Express the lines from the one that contains "Height-wise, which one" through the one that contains "69438 millimetres" as a JSON list of strings, one string per line, with blank lines omitted.
══════
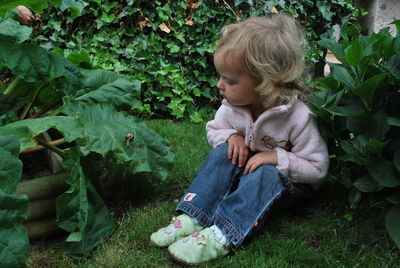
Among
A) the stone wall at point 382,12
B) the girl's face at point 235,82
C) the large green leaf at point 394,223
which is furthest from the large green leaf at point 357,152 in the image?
the stone wall at point 382,12

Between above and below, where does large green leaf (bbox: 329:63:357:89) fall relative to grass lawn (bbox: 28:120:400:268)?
above

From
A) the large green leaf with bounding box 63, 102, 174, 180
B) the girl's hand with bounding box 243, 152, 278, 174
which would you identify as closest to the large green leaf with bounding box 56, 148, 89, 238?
the large green leaf with bounding box 63, 102, 174, 180

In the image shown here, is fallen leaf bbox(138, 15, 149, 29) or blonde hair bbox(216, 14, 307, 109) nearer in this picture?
blonde hair bbox(216, 14, 307, 109)

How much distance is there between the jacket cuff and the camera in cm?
205

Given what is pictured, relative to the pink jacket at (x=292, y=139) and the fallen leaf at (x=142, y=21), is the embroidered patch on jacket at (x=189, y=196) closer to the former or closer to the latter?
the pink jacket at (x=292, y=139)

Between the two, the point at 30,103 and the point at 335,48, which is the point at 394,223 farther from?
the point at 30,103

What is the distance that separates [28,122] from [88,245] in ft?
1.88

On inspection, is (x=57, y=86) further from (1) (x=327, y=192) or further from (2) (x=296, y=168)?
(1) (x=327, y=192)

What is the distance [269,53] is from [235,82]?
194 mm

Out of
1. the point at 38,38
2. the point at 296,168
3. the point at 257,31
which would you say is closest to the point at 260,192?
the point at 296,168

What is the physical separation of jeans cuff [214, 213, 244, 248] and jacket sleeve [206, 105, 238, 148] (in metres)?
0.45

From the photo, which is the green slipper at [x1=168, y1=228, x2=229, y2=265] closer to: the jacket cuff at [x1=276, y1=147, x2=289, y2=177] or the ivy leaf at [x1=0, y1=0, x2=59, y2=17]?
the jacket cuff at [x1=276, y1=147, x2=289, y2=177]

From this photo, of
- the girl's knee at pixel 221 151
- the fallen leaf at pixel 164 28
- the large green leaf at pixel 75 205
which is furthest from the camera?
the fallen leaf at pixel 164 28

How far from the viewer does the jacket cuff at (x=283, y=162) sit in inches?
80.6
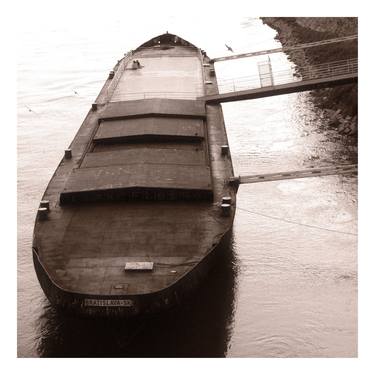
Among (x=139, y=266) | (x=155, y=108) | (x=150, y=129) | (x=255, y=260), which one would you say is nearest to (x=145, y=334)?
(x=139, y=266)

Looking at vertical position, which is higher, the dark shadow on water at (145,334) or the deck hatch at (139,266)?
the deck hatch at (139,266)

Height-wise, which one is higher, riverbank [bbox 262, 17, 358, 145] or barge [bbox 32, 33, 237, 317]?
barge [bbox 32, 33, 237, 317]

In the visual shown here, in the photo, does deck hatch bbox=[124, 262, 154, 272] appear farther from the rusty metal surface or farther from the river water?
the rusty metal surface

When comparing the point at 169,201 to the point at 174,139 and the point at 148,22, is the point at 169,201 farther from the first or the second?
the point at 148,22

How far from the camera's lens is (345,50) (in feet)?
215

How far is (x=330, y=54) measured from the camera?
69438 millimetres

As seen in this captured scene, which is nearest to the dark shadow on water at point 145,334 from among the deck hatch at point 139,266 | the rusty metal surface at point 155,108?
the deck hatch at point 139,266

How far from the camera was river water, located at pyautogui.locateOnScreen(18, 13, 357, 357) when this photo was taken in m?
27.7

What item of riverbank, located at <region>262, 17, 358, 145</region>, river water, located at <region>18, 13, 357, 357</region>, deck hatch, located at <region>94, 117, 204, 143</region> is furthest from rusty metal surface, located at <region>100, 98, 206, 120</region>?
riverbank, located at <region>262, 17, 358, 145</region>

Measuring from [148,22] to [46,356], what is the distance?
3843 inches

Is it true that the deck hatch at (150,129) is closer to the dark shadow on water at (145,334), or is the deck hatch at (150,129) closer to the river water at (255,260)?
the river water at (255,260)

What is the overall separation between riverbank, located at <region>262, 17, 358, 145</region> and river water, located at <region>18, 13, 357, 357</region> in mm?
1412

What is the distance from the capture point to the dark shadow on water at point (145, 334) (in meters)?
26.8

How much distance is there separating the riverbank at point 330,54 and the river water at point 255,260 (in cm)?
141
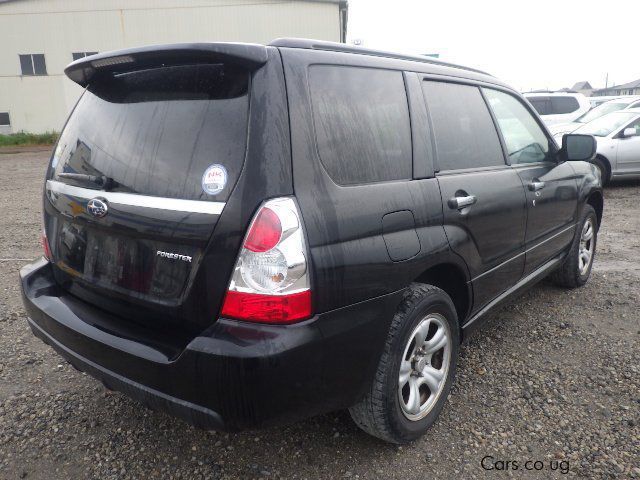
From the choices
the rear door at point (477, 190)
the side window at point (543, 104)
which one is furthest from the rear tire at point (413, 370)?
the side window at point (543, 104)

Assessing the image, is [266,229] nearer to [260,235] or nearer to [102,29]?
[260,235]

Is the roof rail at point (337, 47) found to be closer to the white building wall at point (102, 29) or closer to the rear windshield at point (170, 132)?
the rear windshield at point (170, 132)

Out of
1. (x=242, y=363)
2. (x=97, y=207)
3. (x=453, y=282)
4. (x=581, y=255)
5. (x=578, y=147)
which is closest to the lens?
(x=242, y=363)

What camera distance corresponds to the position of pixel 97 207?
6.63 ft

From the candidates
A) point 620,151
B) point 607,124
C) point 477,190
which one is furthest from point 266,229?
point 607,124

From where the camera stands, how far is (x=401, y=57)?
2.49 meters

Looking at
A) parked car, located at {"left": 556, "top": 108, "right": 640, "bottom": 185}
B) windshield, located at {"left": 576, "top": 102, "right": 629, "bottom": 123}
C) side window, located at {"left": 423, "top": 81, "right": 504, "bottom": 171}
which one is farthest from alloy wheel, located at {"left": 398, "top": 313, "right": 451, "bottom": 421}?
windshield, located at {"left": 576, "top": 102, "right": 629, "bottom": 123}

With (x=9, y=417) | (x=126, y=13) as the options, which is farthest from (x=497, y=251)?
(x=126, y=13)

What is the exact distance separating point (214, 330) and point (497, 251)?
1788 millimetres

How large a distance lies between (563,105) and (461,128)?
13.3m

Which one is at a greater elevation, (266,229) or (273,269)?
(266,229)

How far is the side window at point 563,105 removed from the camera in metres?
14.2

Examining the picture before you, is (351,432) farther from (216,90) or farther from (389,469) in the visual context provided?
(216,90)

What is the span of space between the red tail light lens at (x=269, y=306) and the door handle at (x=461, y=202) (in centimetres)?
103
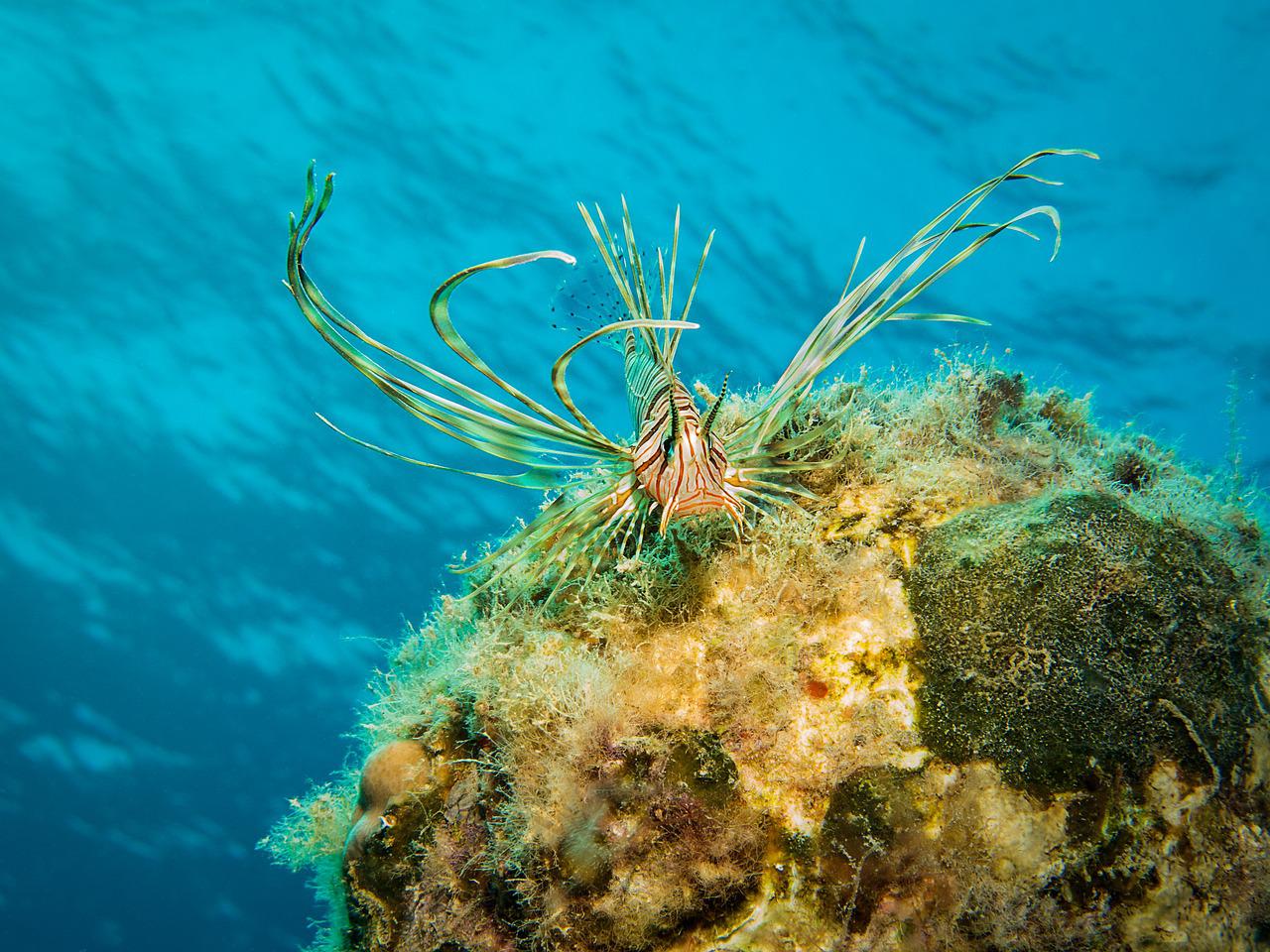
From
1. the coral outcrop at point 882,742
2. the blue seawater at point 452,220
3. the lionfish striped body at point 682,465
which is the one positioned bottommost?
the coral outcrop at point 882,742

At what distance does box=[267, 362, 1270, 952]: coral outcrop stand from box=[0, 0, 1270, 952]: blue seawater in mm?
9699

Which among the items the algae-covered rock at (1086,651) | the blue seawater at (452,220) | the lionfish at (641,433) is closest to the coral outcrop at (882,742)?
the algae-covered rock at (1086,651)

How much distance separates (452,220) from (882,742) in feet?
53.1

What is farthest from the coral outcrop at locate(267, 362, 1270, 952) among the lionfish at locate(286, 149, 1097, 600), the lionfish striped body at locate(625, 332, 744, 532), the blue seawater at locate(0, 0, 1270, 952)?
the blue seawater at locate(0, 0, 1270, 952)

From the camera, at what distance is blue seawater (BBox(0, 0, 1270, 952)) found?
42.0 ft

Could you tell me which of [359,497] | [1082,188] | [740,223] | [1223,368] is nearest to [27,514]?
[359,497]

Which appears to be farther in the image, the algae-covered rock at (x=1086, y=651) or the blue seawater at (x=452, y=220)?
the blue seawater at (x=452, y=220)

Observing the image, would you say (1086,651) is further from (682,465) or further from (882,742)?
Answer: (682,465)

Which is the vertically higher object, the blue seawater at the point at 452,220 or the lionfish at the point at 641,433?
the blue seawater at the point at 452,220

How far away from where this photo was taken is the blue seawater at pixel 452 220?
504 inches

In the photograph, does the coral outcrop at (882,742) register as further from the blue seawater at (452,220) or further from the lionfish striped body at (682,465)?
the blue seawater at (452,220)

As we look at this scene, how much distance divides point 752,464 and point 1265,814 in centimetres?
198

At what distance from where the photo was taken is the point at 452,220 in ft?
52.0

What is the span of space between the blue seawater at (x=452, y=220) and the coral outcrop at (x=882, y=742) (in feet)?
31.8
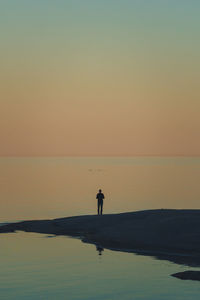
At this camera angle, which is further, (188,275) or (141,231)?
(141,231)

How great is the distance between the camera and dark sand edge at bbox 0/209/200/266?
44.8 metres

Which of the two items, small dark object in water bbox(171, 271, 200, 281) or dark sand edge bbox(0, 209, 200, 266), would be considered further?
dark sand edge bbox(0, 209, 200, 266)

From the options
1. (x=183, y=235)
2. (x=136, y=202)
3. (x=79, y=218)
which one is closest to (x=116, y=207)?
(x=136, y=202)

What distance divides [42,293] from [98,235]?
18.1 metres

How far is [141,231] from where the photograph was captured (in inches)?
1984

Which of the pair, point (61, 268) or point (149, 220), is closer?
point (61, 268)

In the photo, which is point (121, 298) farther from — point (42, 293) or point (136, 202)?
point (136, 202)

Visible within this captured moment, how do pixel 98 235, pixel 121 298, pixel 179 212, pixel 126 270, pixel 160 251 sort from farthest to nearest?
pixel 179 212 → pixel 98 235 → pixel 160 251 → pixel 126 270 → pixel 121 298

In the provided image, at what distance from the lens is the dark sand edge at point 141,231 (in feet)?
147

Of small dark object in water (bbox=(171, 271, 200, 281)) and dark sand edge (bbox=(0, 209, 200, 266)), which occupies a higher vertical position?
dark sand edge (bbox=(0, 209, 200, 266))

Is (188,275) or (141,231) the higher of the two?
(141,231)

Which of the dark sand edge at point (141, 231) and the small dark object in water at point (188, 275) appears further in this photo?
the dark sand edge at point (141, 231)

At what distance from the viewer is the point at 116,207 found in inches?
3733

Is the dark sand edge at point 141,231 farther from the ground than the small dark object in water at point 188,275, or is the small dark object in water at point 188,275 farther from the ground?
the dark sand edge at point 141,231
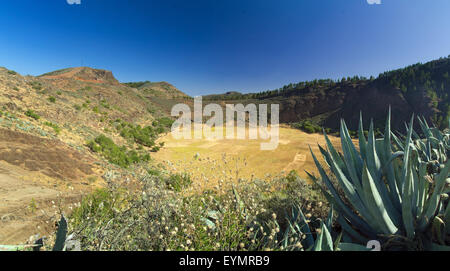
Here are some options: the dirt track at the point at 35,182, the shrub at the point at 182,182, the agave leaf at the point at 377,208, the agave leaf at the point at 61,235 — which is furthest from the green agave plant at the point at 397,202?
the dirt track at the point at 35,182

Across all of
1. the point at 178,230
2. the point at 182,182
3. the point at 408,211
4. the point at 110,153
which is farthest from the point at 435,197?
the point at 110,153

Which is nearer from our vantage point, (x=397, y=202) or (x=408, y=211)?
(x=408, y=211)

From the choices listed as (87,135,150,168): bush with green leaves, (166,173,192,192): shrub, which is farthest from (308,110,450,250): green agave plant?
(87,135,150,168): bush with green leaves

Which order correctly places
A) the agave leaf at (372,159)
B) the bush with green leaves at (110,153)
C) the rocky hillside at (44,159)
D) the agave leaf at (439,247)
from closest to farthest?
the agave leaf at (439,247), the agave leaf at (372,159), the rocky hillside at (44,159), the bush with green leaves at (110,153)

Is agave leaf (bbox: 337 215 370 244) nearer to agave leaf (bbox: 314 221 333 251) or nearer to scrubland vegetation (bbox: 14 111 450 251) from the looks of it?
scrubland vegetation (bbox: 14 111 450 251)

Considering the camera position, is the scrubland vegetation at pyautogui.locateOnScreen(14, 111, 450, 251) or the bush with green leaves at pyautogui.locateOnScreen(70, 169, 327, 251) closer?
the scrubland vegetation at pyautogui.locateOnScreen(14, 111, 450, 251)

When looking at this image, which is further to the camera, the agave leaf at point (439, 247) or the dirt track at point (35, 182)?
the dirt track at point (35, 182)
══════
— THE REPLY —
[
  "Height-wise, which one is higher, riverbank [bbox 262, 17, 358, 145] or barge [bbox 32, 33, 237, 317]?",
  "barge [bbox 32, 33, 237, 317]",
  "In the visual shown here, in the photo, does deck hatch bbox=[124, 262, 154, 272] appear farther from the rusty metal surface or farther from the river water?",
  "the rusty metal surface",
  "When comparing the point at 169,201 to the point at 174,139 and the point at 148,22, is the point at 169,201 farther from the first or the second?",
  "the point at 148,22",
  "How far from the camera's lens is (345,50) (in feet)?",
  "215",
  "How far is (x=330, y=54) measured from the camera?",
  "69438 millimetres"
]